18th century. In a square opposite an inn in Amiens, near Paris, the student Edmondo and his young friends are drinking and singing lusty songs of youth. The Chevalier des Grieux pays them no heed, but is smitten at the sight of the beautiful Manon as she alights from her carriage. At his urging, she agrees to meet him again that night. But Manon, voluptuous and wanton in matters of love, wants to change her ways and so is on her way to join a convent, accompanied there by her brother Lescaut. Riding with them is the lascivious old treasurer-general Geronte, who wants Manon for himself and plans to abduct her. Des Grieux learns of the plot and tells Manon. He persuades her to elope, and with the help of Edmondo and his friends, the two head for Paris.
In Paris, Manon becomes fed up with her life of poverty with Des Grieux. She becomes Geronte's mistress, but faced with the emptiness of a life of luxury without love, she starts to miss Des Grieux. Des Grieux pays Manon a secret visit, and just as they are renewing their vows of love, Geronte appears. He is mad with jealousy and loss of face. He reports her to the police for adultery and theft, and has her arrested.
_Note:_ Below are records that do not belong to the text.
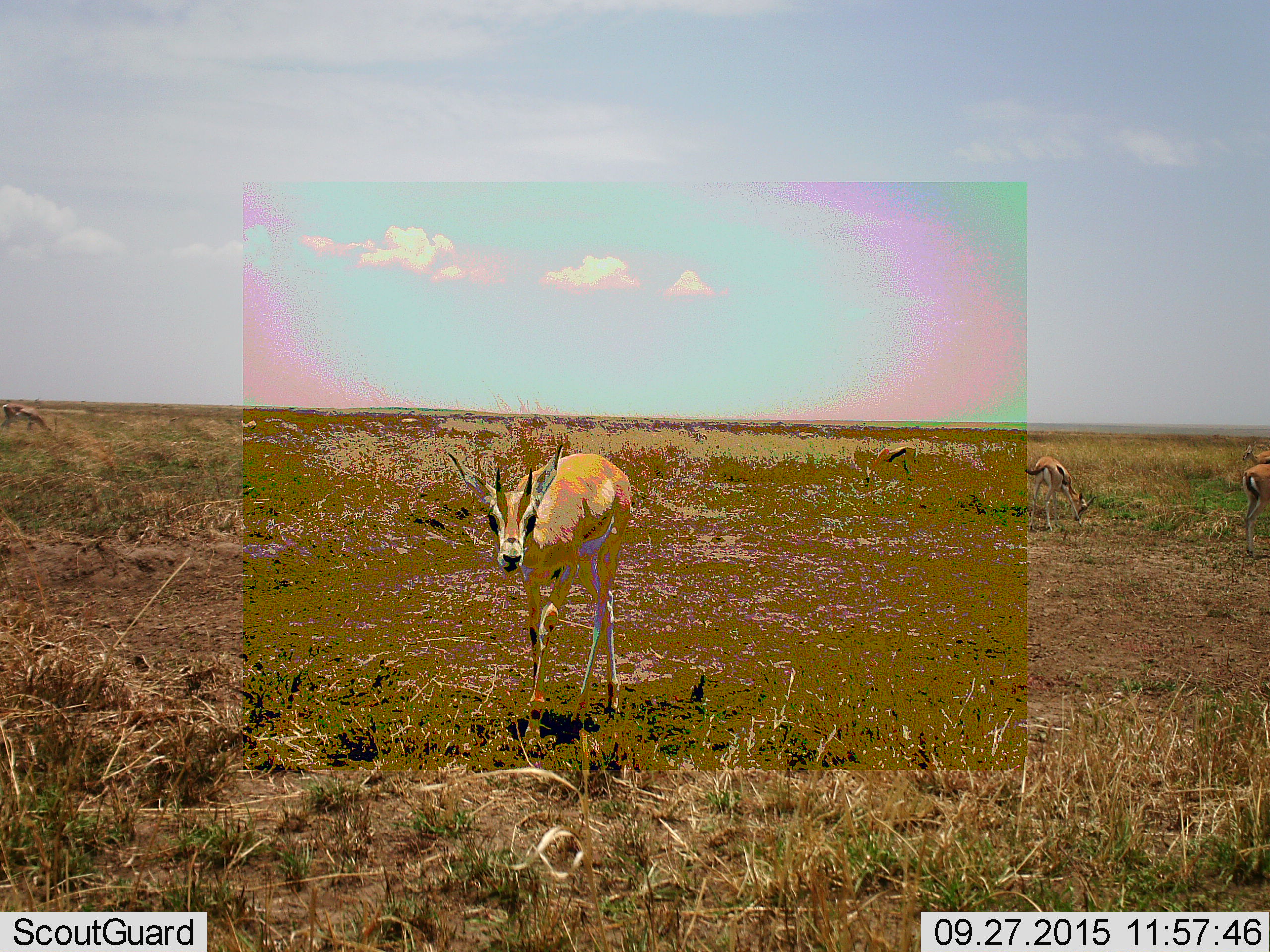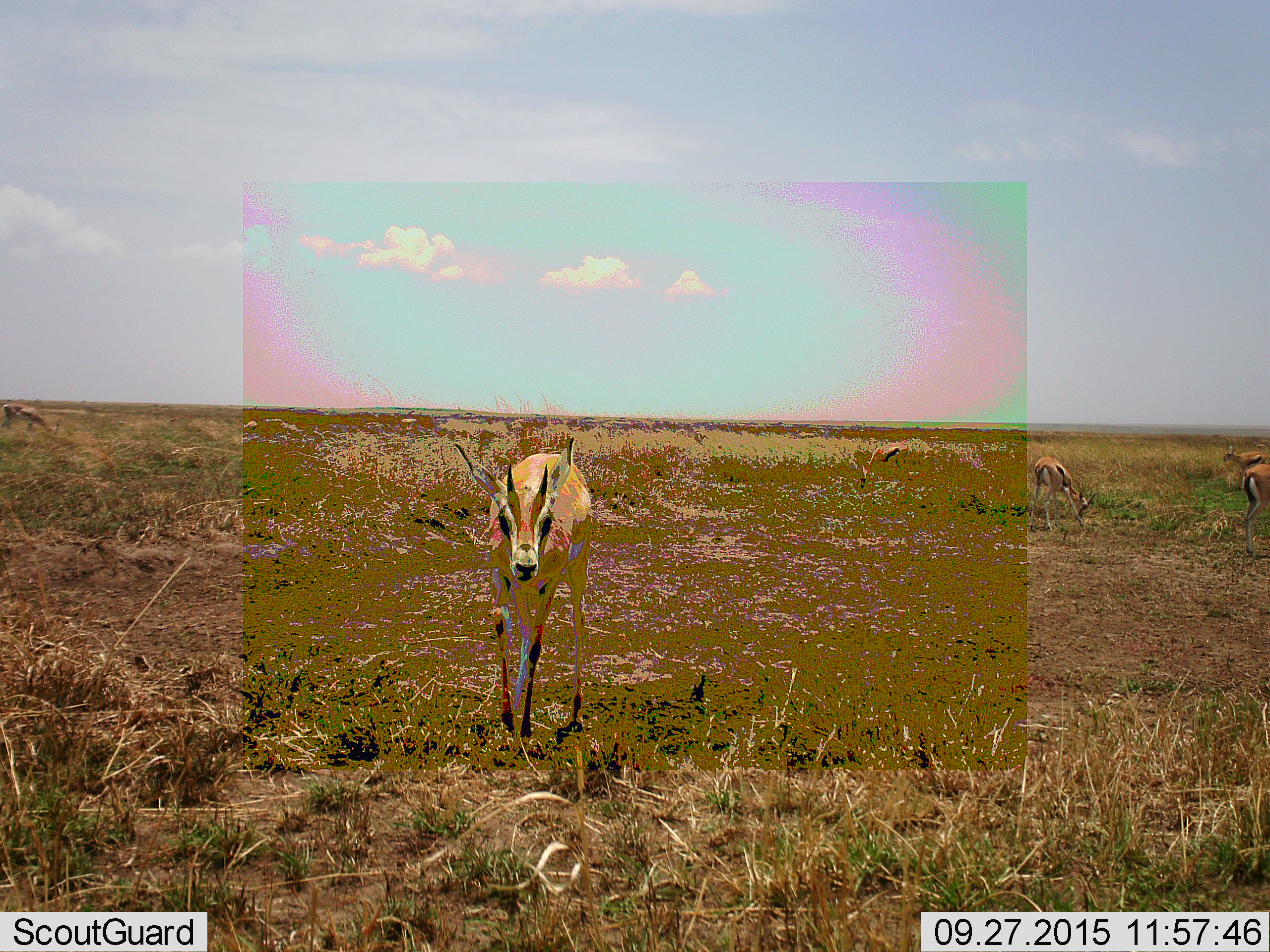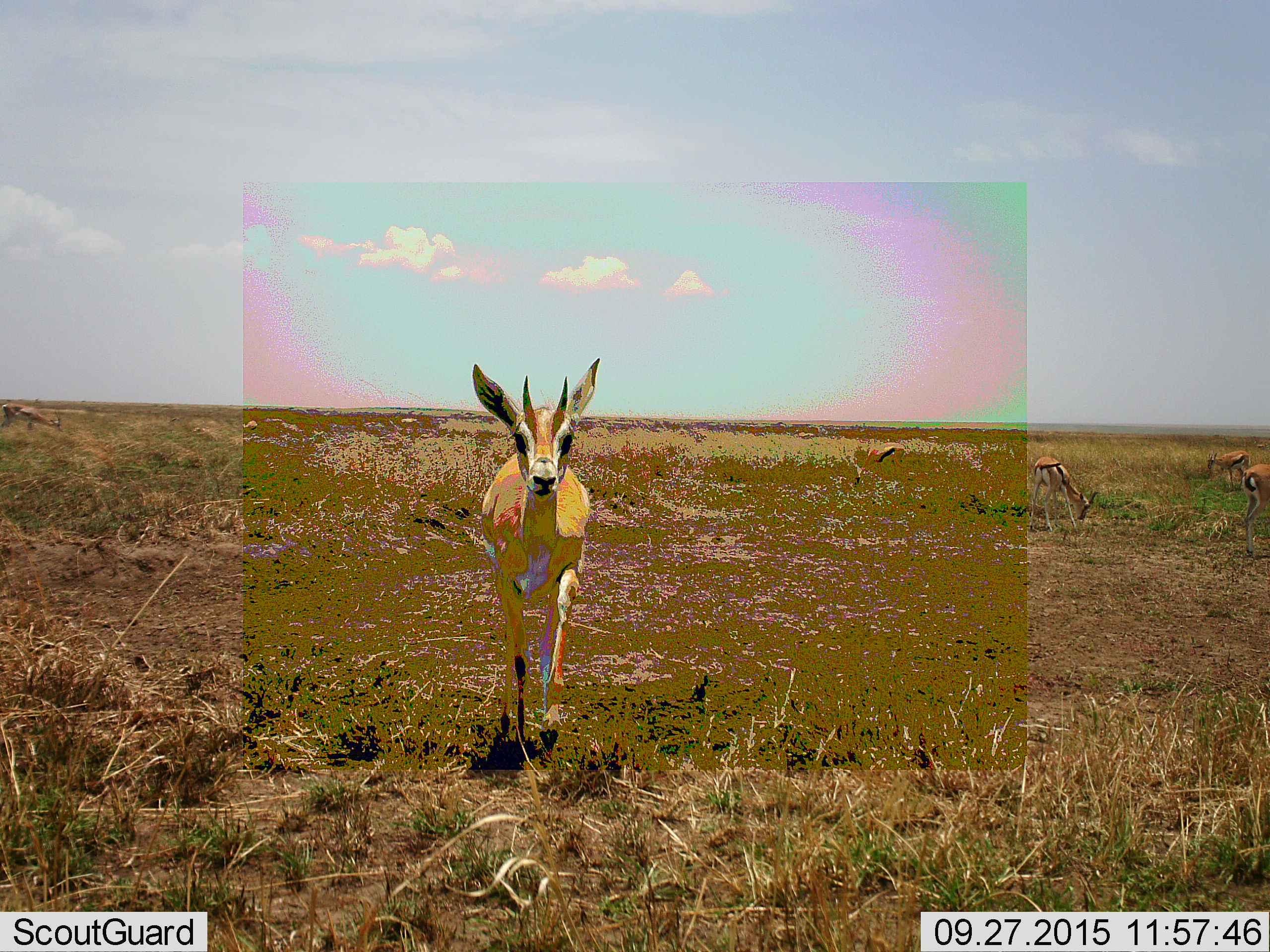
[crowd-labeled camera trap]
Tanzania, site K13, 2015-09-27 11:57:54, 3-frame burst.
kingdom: Animalia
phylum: Chordata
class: Mammalia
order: Artiodactyla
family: Bovidae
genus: Eudorcas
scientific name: Eudorcas thomsonii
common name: thomson's gazelle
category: gazellethomsons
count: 7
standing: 75%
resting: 0%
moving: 50%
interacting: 0%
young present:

Manon is sentenced to deportation, and is held in a makeshift jail at the port in Le Havre. Des Grieux and Lescaut try in vain to free Manon, but in the end she is put aboard a ship bound for a distant land. Des Grieux cannot bear the thought of losing Manon forever, and he pleads with the ship's commanding officer to let him accompany her in exile.
Once in the French colony of New Orleans, Manon and Des Grieux again run into trouble, and escape from their pursuers into the wilderness. Weakened by hunger and thirst, Manon finally collapses. She realizes the end is near. Des Grieux can do nothing, as she pledges her eternal love and dies in his arms.